Seriation algorithm for ranking, Alexandre d’Aspremont (Ecole Normale Supérieure, France) [Slides]
We describe a seriation algorithm for ranking a set of n items given pairwise comparisons between these items. Intuitively, the algorithm assigns similar rankings to items that compare similarly with all others. It does so by constructing a similarity matrix from pairwise comparisons, using seriation methods to reorder this matrix and construct a ranking. We first show that this spectral seriation algorithm recovers the true ranking when all pairwise comparisons are observed and consistent with a total order. We then show that ranking reconstruction is still exact even when some pairwise comparisons are corrupted or missing, and that seriation based spectral ranking is more robust to noise than other scoring methods. An additional benefit of the seriation formulation is that it allows us to solve semi- supervised ranking problems. Experiments on both synthetic and real datasets demonstrate that seriation based spectral ranking achieves competitive and in some cases superior performance compared to classical ranking methods.

Community detection based on opinion dynamics, Jérémie Jakubowicz (Telecom SudParis, France) [Slides]

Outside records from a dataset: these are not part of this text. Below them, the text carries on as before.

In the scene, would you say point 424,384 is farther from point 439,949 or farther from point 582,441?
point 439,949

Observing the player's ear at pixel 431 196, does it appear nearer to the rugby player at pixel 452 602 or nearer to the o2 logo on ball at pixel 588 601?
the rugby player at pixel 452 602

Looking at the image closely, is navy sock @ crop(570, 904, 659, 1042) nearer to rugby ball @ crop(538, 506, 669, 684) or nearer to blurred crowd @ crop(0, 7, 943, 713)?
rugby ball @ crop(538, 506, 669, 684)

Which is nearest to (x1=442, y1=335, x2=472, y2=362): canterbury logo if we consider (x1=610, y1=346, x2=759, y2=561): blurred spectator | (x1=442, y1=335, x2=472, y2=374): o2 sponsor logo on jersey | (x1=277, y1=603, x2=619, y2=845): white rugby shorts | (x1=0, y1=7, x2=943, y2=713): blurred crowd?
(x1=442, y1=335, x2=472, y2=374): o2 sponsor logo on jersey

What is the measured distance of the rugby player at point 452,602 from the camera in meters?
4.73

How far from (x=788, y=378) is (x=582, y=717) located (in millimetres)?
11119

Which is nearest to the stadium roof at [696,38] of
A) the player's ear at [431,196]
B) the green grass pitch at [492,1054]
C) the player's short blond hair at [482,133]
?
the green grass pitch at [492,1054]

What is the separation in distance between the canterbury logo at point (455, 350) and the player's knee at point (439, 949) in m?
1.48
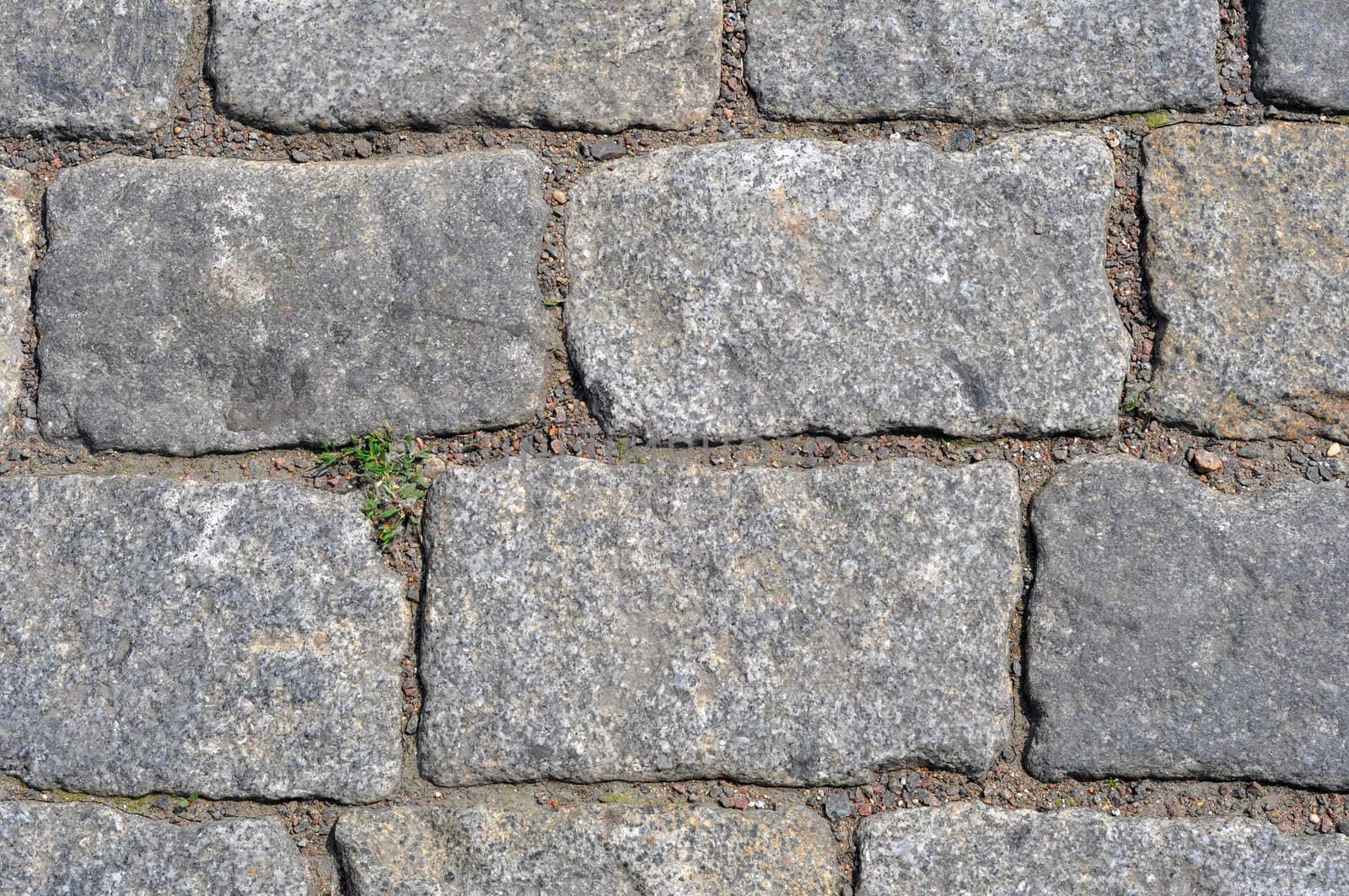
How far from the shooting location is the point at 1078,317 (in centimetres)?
173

After having introduced the problem of community detection, and presented the main tools used to address it in the large scale setting, we will introduce a new community detection algorithm based on an underlying opinion dynamics model. We will analyze this algorithm using stochastic approximation. Then we will present a distributed implementation of it and comment on numerical experiments.

Relational structures and optimal transport models applied to big graphs and big networks clustering, Jean-François Marcotorchino (Thalès, France)

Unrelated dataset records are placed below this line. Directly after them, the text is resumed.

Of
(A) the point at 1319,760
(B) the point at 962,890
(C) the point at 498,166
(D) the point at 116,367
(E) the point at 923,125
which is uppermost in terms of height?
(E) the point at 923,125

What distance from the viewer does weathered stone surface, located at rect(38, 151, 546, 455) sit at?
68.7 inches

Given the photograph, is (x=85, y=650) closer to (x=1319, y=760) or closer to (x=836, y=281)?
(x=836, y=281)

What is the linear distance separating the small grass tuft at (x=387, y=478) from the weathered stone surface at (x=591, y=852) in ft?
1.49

We present a summary of the principal results which can be found in a Thales internal paper written by the author in 2013. Starting with the seminal works on transportation theory of G. Monge and L. Kantorovich, while revisiting the works of Maurice Fréchet, we will introduce direct derivations of the optimal transport problem such as the so-called “Alan Wilson’s Entropy Model” and the “Minimal Trade Problem”. We will show that optimal solutions of those models are mainly based on two dual principles: The “ Statistical independence” on the one hand and the “ Logical indetermination” on the other hand . Thanks to Mathematical Relational Analysis representation we will introduce at that occasion and the Antoine Caritat’s (Condorcet) works on Relational Consensus, we will give a mathematical interpretation of the” Logical indetermination structure” and underline so the duality Relationship between “deviation to independence” and “deviation to indetermination” criteria . Finally, these results will lead us to the elaboration of a new criterion for huge graphs modularization, generalizing the “Girvan Newman”’s one . Relying of a new and generic version (Thales/Paris VI) of the famous and powerful “Louvain’s Algorithm” for clustering huge graphs, developed by LIP6 ‘s Complex Networks Lab and Louvain’s University Computer Sciences Dpt, we will show, as a conclusion, some results allowing to decompose Social Networks for large value of N (number of nodes)”.